代表的な銘柄には「ラフロイグ」や「アードベッグ」、「ボウモア」などがあります。

アイランズ(Islands)

スコットランドのアイランズ

アラン島、ジュラ島、マル島、スカイ島、オークニー諸島、最近ではルイス島という島も含め、スコットランド周辺の島々で構成されるのがアイランズで、現在は7つの蒸留所が稼働中。

アイランズはかつてヴァイキングが支配したオークニー諸島や、霧の島という異名を持つスカイ島、野生の鹿が多数生息するジュラ島など、それぞれの島がどれも個性的で、島によって地理も文化も異なります。そのため、アイランズモルトに共通する特徴はあまりないのですが、これも強いて言うなれば海岸的な特徴を持つ傾向にあると言うことができるでしょう。

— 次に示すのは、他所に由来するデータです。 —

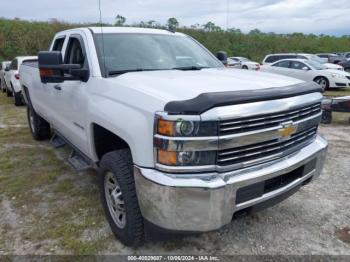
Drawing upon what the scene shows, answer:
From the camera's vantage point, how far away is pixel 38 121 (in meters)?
6.37

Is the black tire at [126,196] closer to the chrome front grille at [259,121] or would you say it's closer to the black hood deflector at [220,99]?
the black hood deflector at [220,99]

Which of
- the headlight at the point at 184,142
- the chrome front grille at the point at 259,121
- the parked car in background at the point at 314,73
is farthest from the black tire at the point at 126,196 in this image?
the parked car in background at the point at 314,73

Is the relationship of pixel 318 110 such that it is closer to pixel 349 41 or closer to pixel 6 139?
pixel 6 139

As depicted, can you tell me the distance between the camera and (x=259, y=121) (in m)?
2.48

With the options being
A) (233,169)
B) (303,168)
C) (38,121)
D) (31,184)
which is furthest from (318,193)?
(38,121)

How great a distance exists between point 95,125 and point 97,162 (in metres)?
0.44

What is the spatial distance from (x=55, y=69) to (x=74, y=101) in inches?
19.5

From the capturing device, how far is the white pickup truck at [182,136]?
2.29 m

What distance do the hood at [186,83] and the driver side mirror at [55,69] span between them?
46 cm

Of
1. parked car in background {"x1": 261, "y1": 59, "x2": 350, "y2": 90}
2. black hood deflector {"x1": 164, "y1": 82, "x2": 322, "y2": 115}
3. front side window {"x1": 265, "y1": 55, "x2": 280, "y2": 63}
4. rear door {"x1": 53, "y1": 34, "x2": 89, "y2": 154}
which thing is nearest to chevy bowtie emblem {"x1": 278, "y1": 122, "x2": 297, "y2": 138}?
black hood deflector {"x1": 164, "y1": 82, "x2": 322, "y2": 115}

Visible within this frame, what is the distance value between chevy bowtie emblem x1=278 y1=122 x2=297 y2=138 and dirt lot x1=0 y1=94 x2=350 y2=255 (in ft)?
3.33

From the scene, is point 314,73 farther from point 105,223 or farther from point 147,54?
point 105,223

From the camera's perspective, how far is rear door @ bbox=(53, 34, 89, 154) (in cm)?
354

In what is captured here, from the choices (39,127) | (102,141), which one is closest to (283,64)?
(39,127)
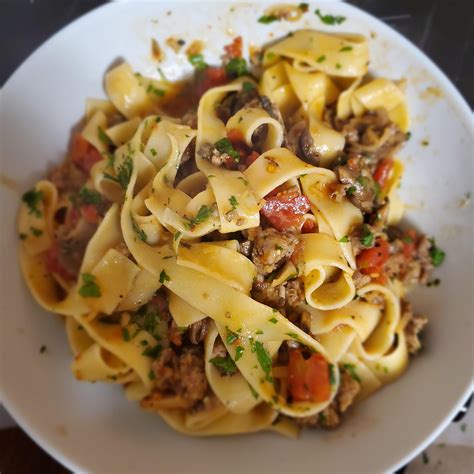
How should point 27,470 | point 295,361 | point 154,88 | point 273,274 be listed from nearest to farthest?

代表的な銘柄には「タリスカー」や「ハイランドパーク」があります。

今回のまとめ

・シングルモルトは主に6つの生産エリアに分けられる
・生産エリアによってある程度の傾向がある
・エリアで楽しむのも乙なもの

シングルモルトの生産エリアの特徴を物凄く簡単にまとめると、ハイランドは色々、ローランドは優しい、スペイサイドはフルーティ、キャンベルタウンは香り豊か、アイラは薬品臭、アイランズは島っぽい、と、もちろん例外もありますが大体こんな感じです。

実際に飲んでみる時にどこのエリアのモルトなのかを少し気にしてみると、シングルモルトをより深く楽しめること間違いなし!慣れてきたら「ハイランドで何か……」とエリアで注文してみるのもアリだ。